Penyebab berkurang jumlah bacaleg, sebanyak 24 orang tersebut dikarnakan dari 17 Parpol yang mendaftar menjadi 16 Parpol, lantaran ketua parpol tidak memperbaiki berkas 24 bacalegnya, sehingga tidak masuk DCS.
KepalaBagian Humas dan Teknis Pemilu pada KIP Abdya, Agus Mudaksir membenarkan penyisihan sebanyak 24 Bacaleg dan 1 Parpol yakni Parpol PDIP tidak masuk DCS, karena berkas yang diajukan belum memenuhi syarat (BMS) yang kita tentukan.
“Pada masa perbaikan, sejak 22 hingga 31 Juli 2018, sejumlah Parpol tidak melakukan perbaikan berkas, maka bacalegnya gugur dan tidak masuk dalam DCS,” ujar Agus Mudaksir.

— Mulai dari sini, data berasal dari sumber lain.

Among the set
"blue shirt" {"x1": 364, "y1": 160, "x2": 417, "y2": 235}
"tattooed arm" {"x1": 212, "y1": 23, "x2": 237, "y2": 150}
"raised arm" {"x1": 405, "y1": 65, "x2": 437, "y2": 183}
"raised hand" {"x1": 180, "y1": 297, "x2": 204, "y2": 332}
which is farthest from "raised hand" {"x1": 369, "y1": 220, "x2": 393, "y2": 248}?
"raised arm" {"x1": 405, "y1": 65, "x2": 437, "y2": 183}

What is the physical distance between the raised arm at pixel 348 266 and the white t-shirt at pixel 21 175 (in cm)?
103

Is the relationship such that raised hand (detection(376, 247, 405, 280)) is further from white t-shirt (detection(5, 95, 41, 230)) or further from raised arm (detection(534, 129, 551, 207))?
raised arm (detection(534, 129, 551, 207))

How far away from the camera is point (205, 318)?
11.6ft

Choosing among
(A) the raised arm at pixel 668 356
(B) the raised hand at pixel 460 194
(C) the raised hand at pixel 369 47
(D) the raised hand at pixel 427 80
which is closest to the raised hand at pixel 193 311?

Menurutnya, dari beberapa partai yang telah mendaftar dahulunya, hanya PDIP yang tidak mengajukan pengganti dan melengkapi berkas bacalegnya yang telah dianggap kurang lengkap, Sehingga, lima bacaleg yang diajukan itu, tidak masuk DCS dan PDIP tidak mengusung bacalegnya pada Pileg 2019 mendatang.
“Untuk Partai PDIP yang hanya mengusung 5 nama bacalagnya telah dinyatakan tidak masuk DCS dan partai PDIP absen dari Pileg tahun 2019,” kata Agus.
Sementara itu, lanjut Agus, berdasarkan nama-nama yang telah ditetapkan DCS oleh KIP Abdya, nantiknya akan diumumkan pada media cetak bila ada tanggapan masyarakat melalui saran dan pendapat tentang daftar nama calon tersebut, tidak menutup kemungkinan ada yang akan tersisih lagi kedepannya.
“Jika tanggapan masyarakat itu seperti ada caleg-caleg yang tersandung kasus korupsi, pelecehanan seksual, penyalahgunaan barang terlarang seperti narkoba, dan kejahatan pidana lainnya, akan kita gugurkan sesuai peraturan yang berlaku di KPU,” pungkasnya.